Session management
The OIDC session management 1.0 draft series defines a mechanism for a relying party (RP) to:
-
Get an OpenID provider (OP) to confirm whether an OIDC session is valid based on an ID token.
-
Terminate an end user session with the OP; for example, when the user signs out.
The process is transparent to the end user.
An RP uses a hidden <iframe> to get the session state from the OP and take action when the state changes.
PingOne Advanced Identity Cloud supports these drafts of the specification:
Each version uses different endpoints to achieve the same result.
Session management draft 10
Draft 10 does not specify any session-related endpoints. PingOne Advanced Identity Cloud’s implementation of Draft 10 depends on these endpoints:
- /oauth2/authorize
-
Retrieve session state.
- /json/sessions
-
Terminate an end user session.
Draft 10 flow
To check session state, create an <iframe> in your RP
whose src attribute targets the /oauth2/authorize endpoint with the required parameters.
The user-agent sends the tenant session cookie with the request.

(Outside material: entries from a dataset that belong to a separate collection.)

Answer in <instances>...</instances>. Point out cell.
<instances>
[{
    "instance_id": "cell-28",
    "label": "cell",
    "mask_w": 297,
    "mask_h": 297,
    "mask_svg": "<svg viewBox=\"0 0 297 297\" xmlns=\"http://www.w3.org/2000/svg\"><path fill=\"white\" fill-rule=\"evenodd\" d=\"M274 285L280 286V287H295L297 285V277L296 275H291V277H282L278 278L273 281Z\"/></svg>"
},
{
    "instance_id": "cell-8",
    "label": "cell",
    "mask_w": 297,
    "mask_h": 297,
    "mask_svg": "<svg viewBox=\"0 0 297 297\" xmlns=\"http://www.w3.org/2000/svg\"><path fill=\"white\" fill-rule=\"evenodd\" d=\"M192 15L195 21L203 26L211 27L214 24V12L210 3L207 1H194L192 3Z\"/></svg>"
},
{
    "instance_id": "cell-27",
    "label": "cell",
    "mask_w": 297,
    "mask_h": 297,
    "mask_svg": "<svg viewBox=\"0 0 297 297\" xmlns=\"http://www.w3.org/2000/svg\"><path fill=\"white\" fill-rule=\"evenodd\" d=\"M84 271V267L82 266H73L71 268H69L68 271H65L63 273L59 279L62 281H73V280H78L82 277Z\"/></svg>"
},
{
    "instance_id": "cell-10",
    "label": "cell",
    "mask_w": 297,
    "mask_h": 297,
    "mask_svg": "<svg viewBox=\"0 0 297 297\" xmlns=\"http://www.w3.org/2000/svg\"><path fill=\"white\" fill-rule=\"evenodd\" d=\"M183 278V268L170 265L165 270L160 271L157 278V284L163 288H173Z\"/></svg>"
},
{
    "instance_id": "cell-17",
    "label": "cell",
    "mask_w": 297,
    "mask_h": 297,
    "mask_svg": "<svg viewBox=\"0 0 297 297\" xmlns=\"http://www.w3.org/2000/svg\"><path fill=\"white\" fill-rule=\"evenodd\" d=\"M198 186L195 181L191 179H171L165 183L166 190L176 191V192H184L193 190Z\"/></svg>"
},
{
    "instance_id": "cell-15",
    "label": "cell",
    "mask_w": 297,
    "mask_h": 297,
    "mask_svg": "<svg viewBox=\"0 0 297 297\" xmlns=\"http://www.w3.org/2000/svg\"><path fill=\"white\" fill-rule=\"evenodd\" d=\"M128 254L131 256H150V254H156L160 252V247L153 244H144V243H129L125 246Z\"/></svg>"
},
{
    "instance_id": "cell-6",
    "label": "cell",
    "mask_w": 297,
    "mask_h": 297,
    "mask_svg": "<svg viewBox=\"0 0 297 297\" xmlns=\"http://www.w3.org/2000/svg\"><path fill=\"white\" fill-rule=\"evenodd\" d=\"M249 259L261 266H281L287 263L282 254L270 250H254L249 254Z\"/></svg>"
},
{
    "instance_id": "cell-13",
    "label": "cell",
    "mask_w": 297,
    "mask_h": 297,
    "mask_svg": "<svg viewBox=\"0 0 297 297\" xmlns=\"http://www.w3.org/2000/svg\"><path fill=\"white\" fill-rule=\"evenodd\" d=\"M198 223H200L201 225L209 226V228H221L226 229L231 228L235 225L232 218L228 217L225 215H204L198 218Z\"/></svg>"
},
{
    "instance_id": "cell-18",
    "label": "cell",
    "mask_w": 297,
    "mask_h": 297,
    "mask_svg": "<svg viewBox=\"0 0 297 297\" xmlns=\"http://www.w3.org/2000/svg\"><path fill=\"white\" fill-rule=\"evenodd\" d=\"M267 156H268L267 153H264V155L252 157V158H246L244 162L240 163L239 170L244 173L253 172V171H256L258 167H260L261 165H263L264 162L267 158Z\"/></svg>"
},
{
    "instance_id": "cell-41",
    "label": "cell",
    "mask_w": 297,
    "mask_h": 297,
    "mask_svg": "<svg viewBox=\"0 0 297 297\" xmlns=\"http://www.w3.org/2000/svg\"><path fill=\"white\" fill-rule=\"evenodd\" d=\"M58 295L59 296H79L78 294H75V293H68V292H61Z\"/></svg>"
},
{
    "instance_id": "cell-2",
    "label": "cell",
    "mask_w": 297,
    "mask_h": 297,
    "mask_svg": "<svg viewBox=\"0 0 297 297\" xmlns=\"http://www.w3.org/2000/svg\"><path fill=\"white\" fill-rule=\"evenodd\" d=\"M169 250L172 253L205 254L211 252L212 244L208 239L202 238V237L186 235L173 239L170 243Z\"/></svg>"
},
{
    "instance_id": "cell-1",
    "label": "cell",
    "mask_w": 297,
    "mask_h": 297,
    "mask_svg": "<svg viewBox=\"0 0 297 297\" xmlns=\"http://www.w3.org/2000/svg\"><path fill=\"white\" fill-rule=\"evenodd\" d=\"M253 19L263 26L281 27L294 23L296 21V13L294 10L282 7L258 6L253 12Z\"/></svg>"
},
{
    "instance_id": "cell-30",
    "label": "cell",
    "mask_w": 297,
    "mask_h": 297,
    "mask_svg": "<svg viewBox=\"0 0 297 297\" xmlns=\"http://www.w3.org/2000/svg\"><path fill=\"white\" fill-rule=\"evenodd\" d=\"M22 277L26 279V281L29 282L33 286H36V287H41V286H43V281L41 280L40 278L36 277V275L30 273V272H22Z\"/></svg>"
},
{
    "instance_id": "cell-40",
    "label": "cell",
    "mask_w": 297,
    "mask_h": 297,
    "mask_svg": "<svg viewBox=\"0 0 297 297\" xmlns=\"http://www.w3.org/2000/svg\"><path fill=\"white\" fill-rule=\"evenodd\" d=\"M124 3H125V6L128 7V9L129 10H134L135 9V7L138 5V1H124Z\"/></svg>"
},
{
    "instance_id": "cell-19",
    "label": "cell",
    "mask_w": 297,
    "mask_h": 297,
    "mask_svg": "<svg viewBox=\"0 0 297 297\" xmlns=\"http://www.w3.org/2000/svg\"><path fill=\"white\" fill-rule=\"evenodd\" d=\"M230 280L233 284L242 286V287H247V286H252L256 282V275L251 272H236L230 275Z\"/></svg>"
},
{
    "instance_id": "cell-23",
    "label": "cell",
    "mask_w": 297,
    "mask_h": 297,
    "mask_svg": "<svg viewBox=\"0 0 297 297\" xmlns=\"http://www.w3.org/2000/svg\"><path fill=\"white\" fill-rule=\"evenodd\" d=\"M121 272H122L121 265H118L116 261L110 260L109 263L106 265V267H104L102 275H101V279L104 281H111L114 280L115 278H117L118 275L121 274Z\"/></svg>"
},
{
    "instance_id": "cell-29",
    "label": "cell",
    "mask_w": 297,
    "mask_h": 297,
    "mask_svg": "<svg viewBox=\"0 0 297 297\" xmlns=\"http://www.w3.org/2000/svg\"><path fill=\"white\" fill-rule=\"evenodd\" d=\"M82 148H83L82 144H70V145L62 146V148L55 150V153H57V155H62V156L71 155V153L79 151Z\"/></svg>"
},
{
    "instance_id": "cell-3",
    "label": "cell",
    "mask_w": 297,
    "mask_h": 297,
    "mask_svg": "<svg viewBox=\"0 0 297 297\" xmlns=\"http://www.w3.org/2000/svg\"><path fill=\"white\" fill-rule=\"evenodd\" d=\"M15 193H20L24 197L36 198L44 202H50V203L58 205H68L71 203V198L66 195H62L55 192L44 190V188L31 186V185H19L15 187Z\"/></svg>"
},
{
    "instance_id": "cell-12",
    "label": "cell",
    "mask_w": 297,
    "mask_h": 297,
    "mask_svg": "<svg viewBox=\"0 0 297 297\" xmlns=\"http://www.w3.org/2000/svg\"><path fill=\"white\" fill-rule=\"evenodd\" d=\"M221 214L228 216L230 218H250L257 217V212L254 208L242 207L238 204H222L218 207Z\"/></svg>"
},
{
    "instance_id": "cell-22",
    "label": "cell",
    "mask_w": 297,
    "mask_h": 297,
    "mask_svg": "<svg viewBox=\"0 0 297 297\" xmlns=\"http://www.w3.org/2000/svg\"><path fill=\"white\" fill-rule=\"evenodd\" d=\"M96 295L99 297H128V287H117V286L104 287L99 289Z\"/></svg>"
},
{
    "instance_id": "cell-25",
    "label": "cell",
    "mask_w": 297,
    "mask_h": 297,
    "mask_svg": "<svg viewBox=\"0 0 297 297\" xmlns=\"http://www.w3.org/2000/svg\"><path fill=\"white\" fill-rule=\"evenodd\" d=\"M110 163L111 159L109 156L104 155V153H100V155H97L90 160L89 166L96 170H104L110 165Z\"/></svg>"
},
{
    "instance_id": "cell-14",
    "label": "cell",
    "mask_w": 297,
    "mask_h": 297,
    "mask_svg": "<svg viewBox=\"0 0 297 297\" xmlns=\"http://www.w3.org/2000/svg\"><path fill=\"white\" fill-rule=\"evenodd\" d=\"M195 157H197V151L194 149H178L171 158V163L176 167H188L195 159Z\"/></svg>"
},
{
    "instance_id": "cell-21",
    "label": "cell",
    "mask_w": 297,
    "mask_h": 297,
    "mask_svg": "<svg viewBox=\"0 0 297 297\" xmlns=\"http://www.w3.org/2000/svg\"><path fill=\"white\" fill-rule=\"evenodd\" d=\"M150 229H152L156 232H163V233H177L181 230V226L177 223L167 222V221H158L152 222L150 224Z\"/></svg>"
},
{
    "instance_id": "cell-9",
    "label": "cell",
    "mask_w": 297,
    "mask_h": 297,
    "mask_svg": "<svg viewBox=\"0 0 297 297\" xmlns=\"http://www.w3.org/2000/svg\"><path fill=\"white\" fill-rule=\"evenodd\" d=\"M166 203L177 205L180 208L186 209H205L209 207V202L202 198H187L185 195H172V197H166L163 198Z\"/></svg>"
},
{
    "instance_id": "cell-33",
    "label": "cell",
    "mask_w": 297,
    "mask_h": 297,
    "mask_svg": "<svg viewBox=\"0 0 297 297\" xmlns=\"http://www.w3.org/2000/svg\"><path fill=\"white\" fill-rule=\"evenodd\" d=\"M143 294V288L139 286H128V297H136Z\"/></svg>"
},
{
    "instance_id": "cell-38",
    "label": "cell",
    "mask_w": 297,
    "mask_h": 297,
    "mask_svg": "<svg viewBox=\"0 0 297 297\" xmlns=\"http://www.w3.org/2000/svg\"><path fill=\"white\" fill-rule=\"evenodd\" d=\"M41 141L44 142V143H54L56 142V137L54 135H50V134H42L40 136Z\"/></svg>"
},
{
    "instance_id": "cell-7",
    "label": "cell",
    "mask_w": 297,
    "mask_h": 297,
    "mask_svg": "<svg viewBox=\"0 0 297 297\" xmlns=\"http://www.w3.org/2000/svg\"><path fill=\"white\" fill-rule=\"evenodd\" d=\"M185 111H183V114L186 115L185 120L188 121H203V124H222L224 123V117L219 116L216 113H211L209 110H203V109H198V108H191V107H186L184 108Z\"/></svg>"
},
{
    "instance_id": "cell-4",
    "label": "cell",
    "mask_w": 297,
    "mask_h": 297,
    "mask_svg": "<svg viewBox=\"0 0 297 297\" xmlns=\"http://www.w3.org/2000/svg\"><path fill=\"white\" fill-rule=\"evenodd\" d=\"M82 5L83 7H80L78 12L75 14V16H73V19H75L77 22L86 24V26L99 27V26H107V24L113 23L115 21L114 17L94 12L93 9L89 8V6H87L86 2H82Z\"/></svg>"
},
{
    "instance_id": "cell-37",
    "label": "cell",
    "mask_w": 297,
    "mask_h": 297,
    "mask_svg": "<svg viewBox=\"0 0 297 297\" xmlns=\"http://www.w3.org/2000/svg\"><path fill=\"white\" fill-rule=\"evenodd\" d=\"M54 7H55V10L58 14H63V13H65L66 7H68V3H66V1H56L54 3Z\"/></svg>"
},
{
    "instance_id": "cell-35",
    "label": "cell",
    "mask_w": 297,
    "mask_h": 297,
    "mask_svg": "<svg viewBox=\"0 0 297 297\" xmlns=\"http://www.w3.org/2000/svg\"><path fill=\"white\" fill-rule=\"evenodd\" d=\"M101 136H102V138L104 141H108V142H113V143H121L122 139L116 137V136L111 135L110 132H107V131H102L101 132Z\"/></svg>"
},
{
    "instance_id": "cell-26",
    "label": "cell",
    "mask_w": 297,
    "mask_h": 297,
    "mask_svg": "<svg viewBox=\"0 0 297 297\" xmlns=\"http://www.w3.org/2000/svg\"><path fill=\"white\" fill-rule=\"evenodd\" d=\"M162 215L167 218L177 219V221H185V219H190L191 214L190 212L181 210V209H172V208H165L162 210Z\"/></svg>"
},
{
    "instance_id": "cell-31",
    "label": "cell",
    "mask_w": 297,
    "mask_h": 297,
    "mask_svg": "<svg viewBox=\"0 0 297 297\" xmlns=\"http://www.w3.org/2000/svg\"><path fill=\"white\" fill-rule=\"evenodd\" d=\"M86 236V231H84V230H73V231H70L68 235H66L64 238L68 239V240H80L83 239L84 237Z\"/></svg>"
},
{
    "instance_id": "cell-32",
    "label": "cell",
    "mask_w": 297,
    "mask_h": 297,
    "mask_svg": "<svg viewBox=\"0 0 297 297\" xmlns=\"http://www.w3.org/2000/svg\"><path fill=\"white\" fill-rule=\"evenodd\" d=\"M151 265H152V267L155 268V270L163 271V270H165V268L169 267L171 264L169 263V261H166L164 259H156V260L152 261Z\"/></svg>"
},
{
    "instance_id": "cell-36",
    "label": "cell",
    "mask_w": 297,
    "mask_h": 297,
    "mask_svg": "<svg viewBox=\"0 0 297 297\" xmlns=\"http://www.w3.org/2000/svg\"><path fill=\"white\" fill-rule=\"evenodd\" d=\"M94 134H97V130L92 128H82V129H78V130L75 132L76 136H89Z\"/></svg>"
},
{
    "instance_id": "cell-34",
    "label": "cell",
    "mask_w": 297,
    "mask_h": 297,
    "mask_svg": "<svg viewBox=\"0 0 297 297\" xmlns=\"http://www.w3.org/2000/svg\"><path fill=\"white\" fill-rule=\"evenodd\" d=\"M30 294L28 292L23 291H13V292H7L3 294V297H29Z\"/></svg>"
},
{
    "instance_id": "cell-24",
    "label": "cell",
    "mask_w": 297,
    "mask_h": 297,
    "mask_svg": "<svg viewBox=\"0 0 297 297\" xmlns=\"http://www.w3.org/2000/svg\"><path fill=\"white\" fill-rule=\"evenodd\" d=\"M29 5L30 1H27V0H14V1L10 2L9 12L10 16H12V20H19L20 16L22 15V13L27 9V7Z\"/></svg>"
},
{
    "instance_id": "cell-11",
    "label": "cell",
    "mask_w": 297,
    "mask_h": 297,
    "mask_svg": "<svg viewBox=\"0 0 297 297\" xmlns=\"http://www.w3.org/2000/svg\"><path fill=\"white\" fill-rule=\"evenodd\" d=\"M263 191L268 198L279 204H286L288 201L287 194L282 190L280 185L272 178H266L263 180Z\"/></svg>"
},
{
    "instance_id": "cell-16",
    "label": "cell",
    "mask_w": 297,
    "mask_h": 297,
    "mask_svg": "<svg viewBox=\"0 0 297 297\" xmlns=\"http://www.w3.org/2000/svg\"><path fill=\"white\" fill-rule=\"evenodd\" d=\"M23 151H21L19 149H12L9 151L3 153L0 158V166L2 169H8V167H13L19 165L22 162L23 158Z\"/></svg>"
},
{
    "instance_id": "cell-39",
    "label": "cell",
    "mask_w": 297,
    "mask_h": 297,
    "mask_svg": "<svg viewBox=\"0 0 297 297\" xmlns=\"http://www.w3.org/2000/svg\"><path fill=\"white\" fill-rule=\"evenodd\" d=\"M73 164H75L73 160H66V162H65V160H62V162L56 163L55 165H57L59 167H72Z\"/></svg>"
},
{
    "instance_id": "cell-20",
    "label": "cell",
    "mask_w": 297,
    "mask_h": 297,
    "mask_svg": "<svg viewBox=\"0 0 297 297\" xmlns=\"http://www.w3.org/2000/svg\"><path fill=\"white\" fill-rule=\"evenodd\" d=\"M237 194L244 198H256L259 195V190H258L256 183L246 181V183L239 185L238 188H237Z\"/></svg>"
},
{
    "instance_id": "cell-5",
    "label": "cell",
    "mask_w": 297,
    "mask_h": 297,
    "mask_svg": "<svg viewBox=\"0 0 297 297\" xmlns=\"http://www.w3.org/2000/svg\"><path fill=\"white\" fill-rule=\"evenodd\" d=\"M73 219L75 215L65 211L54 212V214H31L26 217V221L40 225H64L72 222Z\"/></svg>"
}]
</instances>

For example, a public client RP called myClient uses the following <iframe src> URL to request session state:
https://<tenant-env-fqdn>/am/oauth2/realms/root/realms/alpha/authorize \
?client_id=myClient \
&response_type=none \
&id_token_hint=<id-token> \
&redirect_uri=https://www.example.com:443/callback \
&prompt=noneThe query string parameters include these settings:
prompt=none-
Do not display user interaction pages to the end user.
id_token_hint=<id-token>-
The ID token to validate against the end user’s session.
response_type=none-
Do not issue a token in the response.
The following table lists the responses:
| PingOne Advanced Identity Cloud responses | Request with redirect_uri |
Request without redirect_uri |
|---|---|---|
Valid session |
Redirect to |
Return HTTP 204 No Content. |
Invalid session |
Redirect to |
Return HTTP 400 Bad Request and redirect to a page that displays a message such as
|
The RP’s <iframe> and the redirect_uri page must process any errors;
for example, by redirecting the end user to sign in.
Enable draft 10 support
To enable draft 10 support for a realm, configure the OAuth 2.0 provider:
-
Under Native Consoles > Access Management, go to Realms > Realm Name > Services > OAuth2 Provider.
-
Switch to the Advanced tab and add
none|org.forgerock.oauth2.core.NoneResponseTypeHandlerto the Response Type Plugins settings. -
Save your changes.
To enable draft 10 support in the RP client profile:
-
In the Advanced Identity Cloud admin UI, go to Applications > Client ID > Sign On > General Settings > Show advanced settings.
-
In Access > Response Types, add
none. -
Save your changes.
Session management draft 05
Draft 05 defines two endpoints for session management. These endpoints are no longer present in draft 10:
- /oauth2/connect/checkSession
-
Retrieve session state.
- /oauth2/connect/endSession
-
Terminate an end user session and redirect to a post-logout page.
Enable draft 05 support
The /oauth2/connect/checkSession endpoint serves as the check_session_iframe URL.
To enable draft 05 support in the RP client profile:
-
In the Advanced Identity Cloud admin UI, go to Applications > Client ID > Sign On > General Settings > Show advanced settings.
-
In Session Management > Client Session URI, add the URL the RP uses as the
<iframe src>URL. -
Save your work.
Disable session management
By default, the PingOne Advanced Identity Cloud OP supports draft 05 without additional configuration.
To disable session management support for a realm, configure the OAuth 2.0 provider:
-
Under Native Consoles > Access Management, go to Realms > Realm Name > Services > OAuth2 Provider > Advanced OpenID Connect.
-
Clear Enable Session Management.
-
Save your changes.
This also disables backchannel logout.